L'axolotl est une créature fascinante. Pour les scientifiques, cet intérêt va bien au-delà de son apparence particulière : cet animal est le maître incontesté de la régénération et peut guérir à la perfection de n'importe quelle blessure. Des chercheurs viennent de faire un grand pas en avant dans la compréhension de son ADN, nous rapprochant ainsi des secrets de la régénération.

L’un des éléments les plus futuristes à l’heure actuelle en recherche médicale est la possibilité de régénérer les tissus ou les organes, de trouver le moyen de les faire « repousser » par eux même. Plusieurs projets de recherche se consacrent à cette tâche, en utilisant des cellules souches ou différentes molécules pour faciliter la guérison.

Mais la nature reste souvent le meilleur modèle. Et dans le monde de la régénération, il n’y a pas de meilleur exemple que l’axolotl, un amphibien originaire du Mexique.

Plusieurs salamandres sont déjà connues pour leur aptitude à faire repousser leurs membres lorsqu’ils sont sectionnés, mais les prouesses de l’axolotl dépassent largement le retour d’une patte perdue.

Cet animal peut recréer des copies quasi identiques de n’importe quelle partie de son corps. Par exemple, l’axolotl est capable de se remettre d’une section des nerfs de la moelle épinière, de faire repousser ses yeux, et peut même régénérer des pans entiers de son cerveau.

Ce talent spectaculaire a longtemps fasciné les scientifiques, qui cherchent depuis plusieurs années le secret des capacités régénératrices de l’axolotl à l’intérieur de son ADN.

Une équipe américaine a récemment fait une grande avancée (Nouvelle fenêtre) dans cette quête en publiant le premier génome correctement assemblé de l’animal, une avancée qui va grandement faciliter la recherche scientifique dans les années à venir.

Un casse-tête format géant

Séquencer les génomes d’espèces vivantes n’a rien de nouveau. Bien que complexe, cette technique est pratiquée par les biologistes depuis le premier séquençage réussi il y a de cela deux décennies.

Mais le génome de l’axolotl représente un défi même pour les chercheurs les plus expérimentés. Cet animal possède un génome immense, dix fois plus imposant que celui des humains, qui est le plus grand à avoir été étudié.

Malgré sa taille spectaculaire, ce génome a été séquencé pour la première fois en 2018. Pour effectuer cette tâche complexe, l’équipe a dû développer plusieurs techniques spécialement pour l’analyse de l’ADN de l’axolotl. Les chercheurs sont ainsi parvenus à analyser les 32 milliards de paires de base formant l’ensemble des gènes de cette petite salamandre.

De cette première analyse est venue la découverte que cet animal ne possède pas de gènes spéciaux favorisant la régénération. Il partage même plusieurs de ses gènes avec les humains.

Or, la tâche ne s’arrêtait pas là. Séquencer un génome revient à résoudre un casse-tête. Pour comprendre comment tous ces gènes interagissent entre eux, il faut les assembler.
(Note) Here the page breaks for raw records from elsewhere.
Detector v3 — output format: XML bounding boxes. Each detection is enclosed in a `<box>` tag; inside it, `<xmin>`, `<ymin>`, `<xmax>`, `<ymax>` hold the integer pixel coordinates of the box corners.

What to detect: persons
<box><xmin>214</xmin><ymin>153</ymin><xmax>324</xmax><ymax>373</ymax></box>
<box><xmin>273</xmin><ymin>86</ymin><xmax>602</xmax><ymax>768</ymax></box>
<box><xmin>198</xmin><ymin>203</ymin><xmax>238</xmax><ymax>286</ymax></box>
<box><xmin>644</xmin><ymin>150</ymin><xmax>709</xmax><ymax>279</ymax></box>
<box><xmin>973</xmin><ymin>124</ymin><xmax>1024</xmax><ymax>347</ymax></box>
Et avec son immense taille, ce casse-tête représente un niveau de difficulté « expert ».

Génétique et généalogie

Pour savoir par où commencer, les chercheurs ont employé une méthode nommée « liaison génétique ». Le principe est que des gènes qui sont physiquement proches l’un de l’autre ont tendance à être passés à la génération suivante ensemble.

Pour suivre comment ces gènes sont hérités par les descendants, les chercheurs ont croisé l'axolotl avec son plus proche cousin, la salamandre tigre.
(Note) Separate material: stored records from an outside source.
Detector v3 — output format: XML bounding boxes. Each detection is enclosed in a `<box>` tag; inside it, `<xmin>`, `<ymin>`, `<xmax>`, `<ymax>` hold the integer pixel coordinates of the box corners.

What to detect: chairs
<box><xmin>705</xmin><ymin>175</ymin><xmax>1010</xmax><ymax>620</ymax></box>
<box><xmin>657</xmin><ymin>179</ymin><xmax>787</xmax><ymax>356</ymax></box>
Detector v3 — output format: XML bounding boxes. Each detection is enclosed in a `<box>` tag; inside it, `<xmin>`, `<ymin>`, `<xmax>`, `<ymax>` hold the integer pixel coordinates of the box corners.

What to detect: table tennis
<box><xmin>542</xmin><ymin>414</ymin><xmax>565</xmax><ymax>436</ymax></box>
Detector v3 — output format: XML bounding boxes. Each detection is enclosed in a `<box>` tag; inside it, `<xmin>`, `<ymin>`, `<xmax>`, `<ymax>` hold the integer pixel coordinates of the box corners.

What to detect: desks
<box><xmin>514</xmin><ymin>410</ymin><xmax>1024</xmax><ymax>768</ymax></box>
En suivant le déplacement des gènes sur deux générations, les chercheurs ont réussi à reconstituer les 14 chromosomes de l’axolotl.

Cette tâche colossale était nécessaire pour comprendre comment fonctionnent les pouvoirs régénérateurs de l’animal : connaître l’ordre dans lequel ses gènes s’activent dans la séquence d’événements entre le moment où survient une blessure et sa régénération complète est le seul moyen de pouvoir développer de nouvelles technologies médicales applicables à l’humain.
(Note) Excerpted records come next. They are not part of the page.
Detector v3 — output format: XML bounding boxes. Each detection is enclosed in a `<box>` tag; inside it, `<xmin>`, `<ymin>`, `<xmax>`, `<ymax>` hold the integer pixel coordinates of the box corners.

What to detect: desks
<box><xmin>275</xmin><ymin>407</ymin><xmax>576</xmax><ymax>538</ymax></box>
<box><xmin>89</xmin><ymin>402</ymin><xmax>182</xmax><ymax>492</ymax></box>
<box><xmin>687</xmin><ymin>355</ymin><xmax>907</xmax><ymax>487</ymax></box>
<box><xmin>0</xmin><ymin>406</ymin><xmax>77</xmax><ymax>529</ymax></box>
Ce type d’études montre aussi l’importance de protéger la biodiversité. De nos jours, bien que l’axolotl soit très commun en laboratoire, cette espèce a pratiquement disparu à l’état sauvage.

La détérioration rapide de son écosystème aquatique (qui ne consistait qu'en quelques lacs près de la ville de Mexico) en raison de l’activité humaine est la cause principale de sa disparition.